** START **
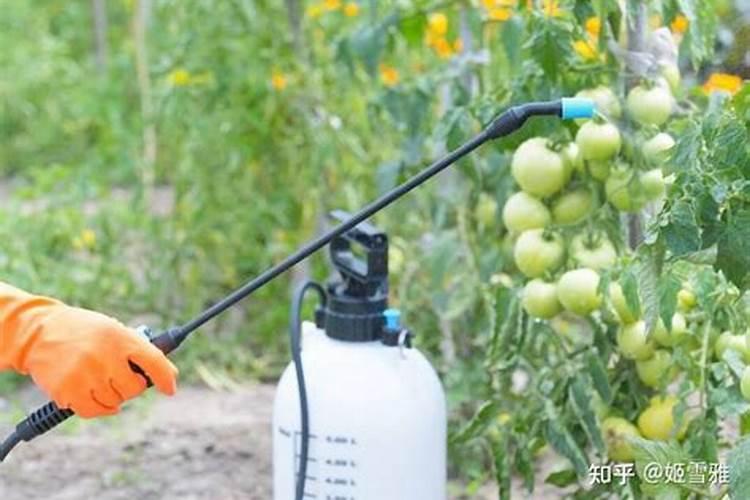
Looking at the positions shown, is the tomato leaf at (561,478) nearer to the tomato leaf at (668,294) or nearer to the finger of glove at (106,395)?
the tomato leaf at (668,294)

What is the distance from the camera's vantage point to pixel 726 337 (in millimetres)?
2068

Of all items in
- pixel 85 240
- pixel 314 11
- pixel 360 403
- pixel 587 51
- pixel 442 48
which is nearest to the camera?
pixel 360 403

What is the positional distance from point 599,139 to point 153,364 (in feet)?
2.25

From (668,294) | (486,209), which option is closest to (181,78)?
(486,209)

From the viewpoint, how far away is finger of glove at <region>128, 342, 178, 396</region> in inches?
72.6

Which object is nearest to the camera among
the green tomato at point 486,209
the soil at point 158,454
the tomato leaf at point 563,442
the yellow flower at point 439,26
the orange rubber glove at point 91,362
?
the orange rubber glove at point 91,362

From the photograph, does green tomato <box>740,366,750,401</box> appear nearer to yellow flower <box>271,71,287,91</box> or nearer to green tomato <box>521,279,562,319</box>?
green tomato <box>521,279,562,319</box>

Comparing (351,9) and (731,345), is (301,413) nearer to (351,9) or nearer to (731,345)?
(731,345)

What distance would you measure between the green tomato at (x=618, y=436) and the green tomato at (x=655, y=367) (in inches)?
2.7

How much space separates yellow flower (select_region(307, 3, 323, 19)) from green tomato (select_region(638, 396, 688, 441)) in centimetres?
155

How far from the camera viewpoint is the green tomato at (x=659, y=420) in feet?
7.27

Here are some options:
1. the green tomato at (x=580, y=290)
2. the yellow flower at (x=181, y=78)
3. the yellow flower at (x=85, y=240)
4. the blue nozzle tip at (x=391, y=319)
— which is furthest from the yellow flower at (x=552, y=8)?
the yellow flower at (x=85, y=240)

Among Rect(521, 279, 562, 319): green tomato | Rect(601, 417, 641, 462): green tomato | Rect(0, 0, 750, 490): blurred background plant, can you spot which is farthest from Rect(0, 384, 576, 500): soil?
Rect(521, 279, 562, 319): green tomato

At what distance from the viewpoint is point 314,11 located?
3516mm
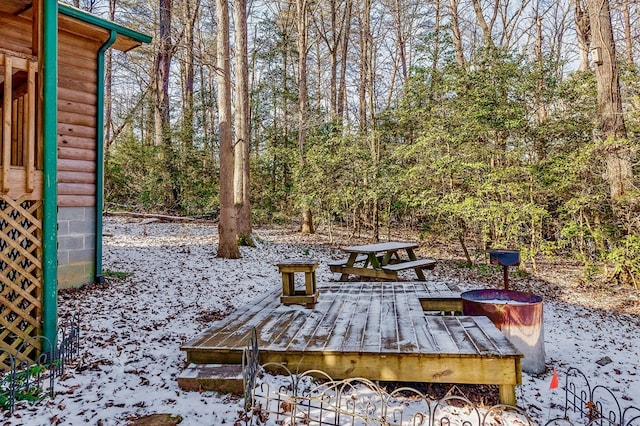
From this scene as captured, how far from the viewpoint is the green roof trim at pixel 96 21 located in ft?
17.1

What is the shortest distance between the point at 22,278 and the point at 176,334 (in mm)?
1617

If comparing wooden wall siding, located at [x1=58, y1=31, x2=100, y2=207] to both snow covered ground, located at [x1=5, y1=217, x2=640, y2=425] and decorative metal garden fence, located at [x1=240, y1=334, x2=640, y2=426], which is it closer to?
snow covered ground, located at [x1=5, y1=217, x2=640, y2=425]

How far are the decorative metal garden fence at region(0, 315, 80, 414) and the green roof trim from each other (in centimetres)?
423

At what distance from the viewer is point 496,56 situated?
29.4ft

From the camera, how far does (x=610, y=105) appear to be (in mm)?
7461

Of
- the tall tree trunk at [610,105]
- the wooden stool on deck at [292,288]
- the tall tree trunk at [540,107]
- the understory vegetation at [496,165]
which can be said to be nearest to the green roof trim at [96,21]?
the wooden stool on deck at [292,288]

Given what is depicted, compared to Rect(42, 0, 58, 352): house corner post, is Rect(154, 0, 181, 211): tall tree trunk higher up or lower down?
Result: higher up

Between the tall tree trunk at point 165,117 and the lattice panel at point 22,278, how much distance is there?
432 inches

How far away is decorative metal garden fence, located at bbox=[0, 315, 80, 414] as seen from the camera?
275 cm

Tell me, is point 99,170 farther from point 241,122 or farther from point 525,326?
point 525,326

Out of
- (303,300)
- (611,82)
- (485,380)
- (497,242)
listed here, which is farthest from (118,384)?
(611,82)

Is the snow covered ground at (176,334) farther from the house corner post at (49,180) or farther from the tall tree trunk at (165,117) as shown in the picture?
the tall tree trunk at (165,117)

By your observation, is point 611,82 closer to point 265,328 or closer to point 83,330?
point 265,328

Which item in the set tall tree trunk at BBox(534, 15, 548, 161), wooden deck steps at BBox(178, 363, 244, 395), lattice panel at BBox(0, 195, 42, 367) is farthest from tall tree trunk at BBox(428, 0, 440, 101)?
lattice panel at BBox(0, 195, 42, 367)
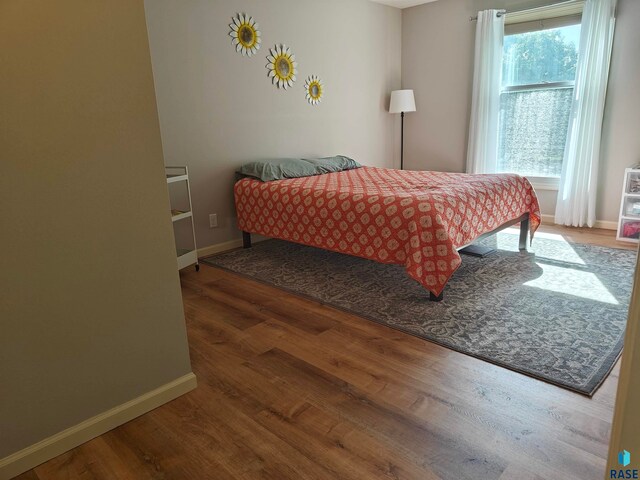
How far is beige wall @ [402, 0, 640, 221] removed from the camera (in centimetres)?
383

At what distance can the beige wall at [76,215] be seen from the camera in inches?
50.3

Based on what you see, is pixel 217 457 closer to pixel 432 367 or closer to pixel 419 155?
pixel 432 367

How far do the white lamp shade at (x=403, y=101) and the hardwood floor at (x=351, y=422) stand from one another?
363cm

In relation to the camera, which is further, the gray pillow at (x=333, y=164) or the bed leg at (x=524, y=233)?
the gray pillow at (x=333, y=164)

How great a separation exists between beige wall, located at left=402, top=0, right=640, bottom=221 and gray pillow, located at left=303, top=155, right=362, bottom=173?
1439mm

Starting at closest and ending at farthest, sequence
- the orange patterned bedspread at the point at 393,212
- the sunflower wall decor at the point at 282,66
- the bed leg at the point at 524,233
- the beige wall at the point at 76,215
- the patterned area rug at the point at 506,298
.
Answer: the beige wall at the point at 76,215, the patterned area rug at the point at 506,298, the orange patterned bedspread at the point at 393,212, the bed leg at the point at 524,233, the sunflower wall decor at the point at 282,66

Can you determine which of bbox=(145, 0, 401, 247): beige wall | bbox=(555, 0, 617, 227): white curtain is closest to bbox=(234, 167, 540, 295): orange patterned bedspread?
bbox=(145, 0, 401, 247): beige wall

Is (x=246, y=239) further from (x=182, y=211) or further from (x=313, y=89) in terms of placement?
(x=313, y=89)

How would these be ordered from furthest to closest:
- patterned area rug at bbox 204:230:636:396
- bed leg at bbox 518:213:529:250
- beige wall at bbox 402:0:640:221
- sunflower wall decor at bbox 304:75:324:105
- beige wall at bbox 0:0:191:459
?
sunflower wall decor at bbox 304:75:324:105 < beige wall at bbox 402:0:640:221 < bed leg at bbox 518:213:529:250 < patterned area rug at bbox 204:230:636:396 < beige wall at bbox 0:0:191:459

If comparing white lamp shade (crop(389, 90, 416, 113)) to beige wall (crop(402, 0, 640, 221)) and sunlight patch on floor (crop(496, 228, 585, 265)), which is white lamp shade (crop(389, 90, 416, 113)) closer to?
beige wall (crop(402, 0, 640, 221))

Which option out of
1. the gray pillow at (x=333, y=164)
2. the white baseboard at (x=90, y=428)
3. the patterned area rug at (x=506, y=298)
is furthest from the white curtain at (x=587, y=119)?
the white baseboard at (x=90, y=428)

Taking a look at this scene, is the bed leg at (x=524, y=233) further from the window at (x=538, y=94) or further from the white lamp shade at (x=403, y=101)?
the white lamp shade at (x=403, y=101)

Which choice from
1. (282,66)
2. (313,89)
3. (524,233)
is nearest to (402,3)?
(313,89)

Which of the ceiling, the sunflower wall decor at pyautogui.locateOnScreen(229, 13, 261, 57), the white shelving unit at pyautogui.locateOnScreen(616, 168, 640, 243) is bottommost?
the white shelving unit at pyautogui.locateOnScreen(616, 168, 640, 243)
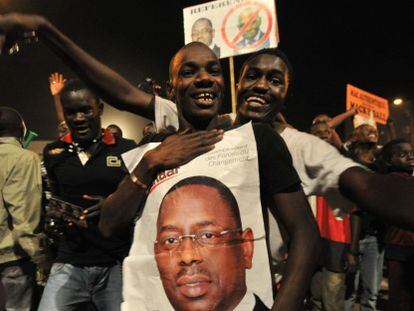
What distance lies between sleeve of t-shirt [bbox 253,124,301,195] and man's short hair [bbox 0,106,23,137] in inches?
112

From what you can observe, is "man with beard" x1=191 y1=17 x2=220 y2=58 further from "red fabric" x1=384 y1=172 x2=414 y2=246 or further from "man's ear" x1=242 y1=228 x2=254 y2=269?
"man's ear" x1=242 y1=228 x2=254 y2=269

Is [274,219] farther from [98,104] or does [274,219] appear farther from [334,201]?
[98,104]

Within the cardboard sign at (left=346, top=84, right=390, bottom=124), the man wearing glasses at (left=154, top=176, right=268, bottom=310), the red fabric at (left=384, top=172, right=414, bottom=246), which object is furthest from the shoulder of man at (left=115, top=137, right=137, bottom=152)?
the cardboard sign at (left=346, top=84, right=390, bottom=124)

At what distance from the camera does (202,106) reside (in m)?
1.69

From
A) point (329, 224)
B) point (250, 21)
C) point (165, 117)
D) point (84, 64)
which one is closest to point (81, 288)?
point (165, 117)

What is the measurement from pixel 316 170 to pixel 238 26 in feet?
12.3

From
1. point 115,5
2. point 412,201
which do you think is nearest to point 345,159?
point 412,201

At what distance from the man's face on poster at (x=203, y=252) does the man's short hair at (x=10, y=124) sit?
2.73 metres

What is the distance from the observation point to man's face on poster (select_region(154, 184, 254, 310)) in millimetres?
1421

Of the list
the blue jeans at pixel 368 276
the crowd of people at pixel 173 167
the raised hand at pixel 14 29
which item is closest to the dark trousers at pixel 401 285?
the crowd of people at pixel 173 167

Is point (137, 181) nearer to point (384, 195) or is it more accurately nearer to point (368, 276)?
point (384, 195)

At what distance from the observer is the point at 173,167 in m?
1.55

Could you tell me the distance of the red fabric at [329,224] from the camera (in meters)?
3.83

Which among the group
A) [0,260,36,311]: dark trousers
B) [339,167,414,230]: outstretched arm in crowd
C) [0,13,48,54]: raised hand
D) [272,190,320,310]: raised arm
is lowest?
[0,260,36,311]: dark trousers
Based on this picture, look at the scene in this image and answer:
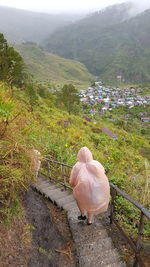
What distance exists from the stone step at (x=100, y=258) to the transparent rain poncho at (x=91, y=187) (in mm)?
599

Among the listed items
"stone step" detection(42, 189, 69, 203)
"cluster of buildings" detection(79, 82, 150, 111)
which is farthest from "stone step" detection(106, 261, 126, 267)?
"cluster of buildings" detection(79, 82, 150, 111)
** END **
■ WHAT YOU HAVE TO DO ■
Please output exactly the lines from the line containing "Within the cardboard" through the last line of the records above, both included, and leave out any pictures.

■ THE RESULT ■
Within the cardboard sign at (left=346, top=84, right=390, bottom=124), the man wearing glasses at (left=154, top=176, right=268, bottom=310), the red fabric at (left=384, top=172, right=414, bottom=246), which object is furthest from the shoulder of man at (left=115, top=137, right=137, bottom=152)?
the cardboard sign at (left=346, top=84, right=390, bottom=124)

At what distance from the camera does (202,106) reside (in m)?
1.69

From
A) point (329, 224)
B) point (250, 21)
C) point (165, 117)
D) point (84, 64)
which one is closest to point (81, 288)?
point (165, 117)

What is the measurement from pixel 316 170 to pixel 238 26 in feet?
12.3

From
1. point 115,5
2. point 412,201
which do you think is nearest to point 345,159?
point 412,201

At what distance from the man's face on poster at (x=203, y=252) does the man's short hair at (x=10, y=124) sit?
2.73 metres

What is the distance from the observation point to man's face on poster (select_region(154, 184, 254, 310)) in millimetres?
1421

Of the list
the blue jeans at pixel 368 276
the crowd of people at pixel 173 167
the raised hand at pixel 14 29
which item is closest to the dark trousers at pixel 401 285?
the crowd of people at pixel 173 167

Is point (137, 181) nearer to point (384, 195) or is it more accurately nearer to point (368, 276)?
point (384, 195)

At what distance from the observer is the point at 173,167 in m?
1.55

Could you tell me the distance of the red fabric at [329,224] from the camera (in meters)?
3.83

Which among the group
A) [0,260,36,311]: dark trousers
B) [339,167,414,230]: outstretched arm in crowd
C) [0,13,48,54]: raised hand
D) [272,190,320,310]: raised arm
is lowest?
[0,260,36,311]: dark trousers
Based on this picture, look at the scene in this image and answer:
What distance exists from the stone step at (x=100, y=258) to the transparent rain poncho at (x=91, y=187) (in mm)?
599

Among the listed items
"stone step" detection(42, 189, 69, 203)
"cluster of buildings" detection(79, 82, 150, 111)
which is farthest from "stone step" detection(106, 261, 126, 267)?
"cluster of buildings" detection(79, 82, 150, 111)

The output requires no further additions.